Chapter Twenty-three (#ulink_4cedb366-1d62-5e54-8499-2bd19ec00905)
Tess was woken by the dawn streaming in through the uncurtained windows of Joe's bedroom the next morning, pestering her face and diluting her sleep. She lay still, listening to a bicker of birds outside, to Joe breathing rhythmically next to her. She was lying in the crook of his arm, her face fitting the jigsaw dip just inside his shoulder. Her field of vision was filled with flesh and it was a novel sight indeed, one that she wanted to pore over. A little chest hair, a dark brown nipple, a couple of paler-hued moles. The steady rise and fall of his ribcage, a prominent collarbone. Without moving her head, she raised her eyes. Bristles on his jaw. She smiled – his morning kisses would be less smooth than those last night. His other arm was above his head and along the pillow and she gently took her hand and whispered it over the hair in his armpit before gently laying her arm along his chest. She didn't want to wake him, she just wanted to steal a little private time to look at him and to snuggle herself into the clarity and joy of the precise moment.
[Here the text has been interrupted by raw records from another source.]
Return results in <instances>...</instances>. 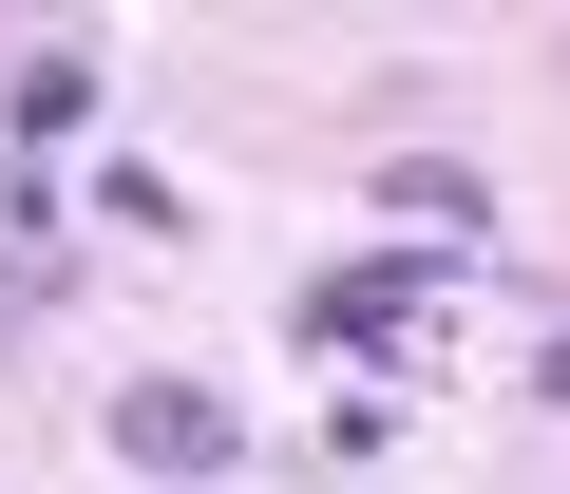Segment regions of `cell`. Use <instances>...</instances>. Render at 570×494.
<instances>
[{
	"mask_svg": "<svg viewBox=\"0 0 570 494\" xmlns=\"http://www.w3.org/2000/svg\"><path fill=\"white\" fill-rule=\"evenodd\" d=\"M115 456L134 475H247V399L228 381H115Z\"/></svg>",
	"mask_w": 570,
	"mask_h": 494,
	"instance_id": "1",
	"label": "cell"
},
{
	"mask_svg": "<svg viewBox=\"0 0 570 494\" xmlns=\"http://www.w3.org/2000/svg\"><path fill=\"white\" fill-rule=\"evenodd\" d=\"M305 343H324V362H419V343H438V267H400V247H381V267L305 286Z\"/></svg>",
	"mask_w": 570,
	"mask_h": 494,
	"instance_id": "2",
	"label": "cell"
},
{
	"mask_svg": "<svg viewBox=\"0 0 570 494\" xmlns=\"http://www.w3.org/2000/svg\"><path fill=\"white\" fill-rule=\"evenodd\" d=\"M381 247H400V267H475V247H494V171L400 152V171H381Z\"/></svg>",
	"mask_w": 570,
	"mask_h": 494,
	"instance_id": "3",
	"label": "cell"
},
{
	"mask_svg": "<svg viewBox=\"0 0 570 494\" xmlns=\"http://www.w3.org/2000/svg\"><path fill=\"white\" fill-rule=\"evenodd\" d=\"M96 96H115V77H96V39H39L20 77H0V152H20V171H39V152H58V134H77Z\"/></svg>",
	"mask_w": 570,
	"mask_h": 494,
	"instance_id": "4",
	"label": "cell"
},
{
	"mask_svg": "<svg viewBox=\"0 0 570 494\" xmlns=\"http://www.w3.org/2000/svg\"><path fill=\"white\" fill-rule=\"evenodd\" d=\"M532 399H551V418H570V324H551V343H532Z\"/></svg>",
	"mask_w": 570,
	"mask_h": 494,
	"instance_id": "5",
	"label": "cell"
}]
</instances>
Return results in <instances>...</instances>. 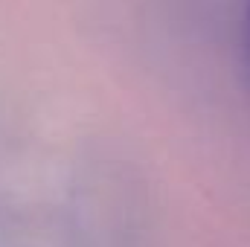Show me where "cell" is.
<instances>
[{"instance_id":"6da1fadb","label":"cell","mask_w":250,"mask_h":247,"mask_svg":"<svg viewBox=\"0 0 250 247\" xmlns=\"http://www.w3.org/2000/svg\"><path fill=\"white\" fill-rule=\"evenodd\" d=\"M248 53H250V6H248Z\"/></svg>"}]
</instances>
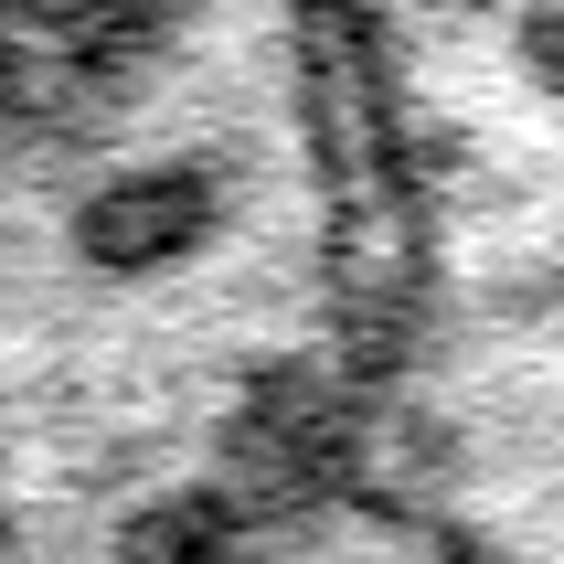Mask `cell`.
<instances>
[{
	"label": "cell",
	"mask_w": 564,
	"mask_h": 564,
	"mask_svg": "<svg viewBox=\"0 0 564 564\" xmlns=\"http://www.w3.org/2000/svg\"><path fill=\"white\" fill-rule=\"evenodd\" d=\"M182 564H458V554L362 447L330 437L288 458L278 479H256L235 511H214Z\"/></svg>",
	"instance_id": "cell-1"
}]
</instances>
But then she heard Em. At first, just the happy little noises which made Tess feel wonderfully replete, as if there were no further gifts that could better her life just then. She was lying in a grand old bateau-lit bed, in a room with a view, in a magnificent old house, in the arms of a man for whom her feelings were intense, while listening to the jolly ramblings of her beloved young daughter. However, Em soon tired of being unanswered and so she made sure she wasn't unheard and her chatter turned to complaint and soon enough to hollering indignation. And for the first time in Em's life, Tess thought, shut up. Tess thought, I don't want to come to you, you'll have to wait, I want to be here. I want to lie here for longer; I don't want to share myself. I'm not coming.
Em was not having that.
Tess was not sure when the transition came but she found the impetus for leaving the bed had little to do with the fact that Em wanted her, more that she didn't want Joe to be irritated. Tess's needs and Em's need were colliding. She was going to her child not so much to comfort her but to keep her quiet.
‘Em,’ she protested as she scooped up the child, ‘couldn't you give Mummy a little peace and quiet? Some Mummy time?’ She changed the nappy. ‘Some grown-up time?’ She didn't look at the baby directly. ‘Some time for Mummy and Joe?’
From lover to mother, Tess could feel the shift. What was the way back? Plonk Em somewhere safe with a glut of rice cakes and sneak back into Joe's room? Impossible.